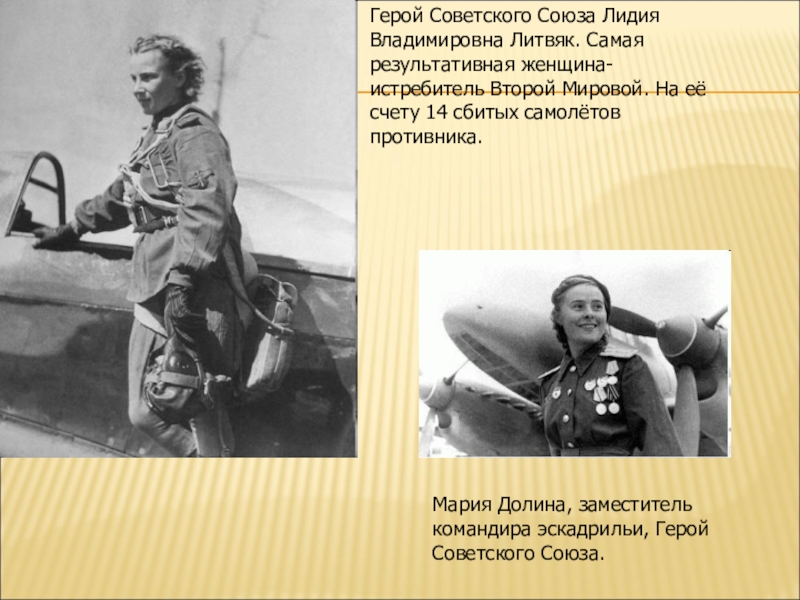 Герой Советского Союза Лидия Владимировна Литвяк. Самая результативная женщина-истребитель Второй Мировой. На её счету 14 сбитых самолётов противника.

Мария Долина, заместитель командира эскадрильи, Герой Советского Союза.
==============================
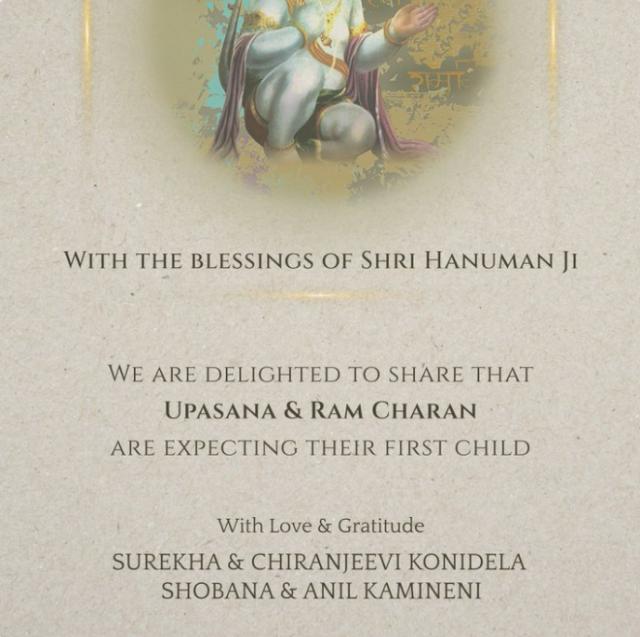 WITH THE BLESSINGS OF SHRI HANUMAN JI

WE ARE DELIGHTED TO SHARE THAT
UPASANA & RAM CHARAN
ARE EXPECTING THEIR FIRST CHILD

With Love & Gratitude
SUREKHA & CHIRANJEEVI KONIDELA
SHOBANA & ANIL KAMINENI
==============================
Work required — Using the entries above, give back exactly the line containing "SUREKHA & CHIRANJEEVI KONIDELA", the line containing "SHOBANA & ANIL KAMINENI", and every line between them, and nothing else.

Answer for the task —
SUREKHA & CHIRANJEEVI KONIDELA
SHOBANA & ANIL KAMINENI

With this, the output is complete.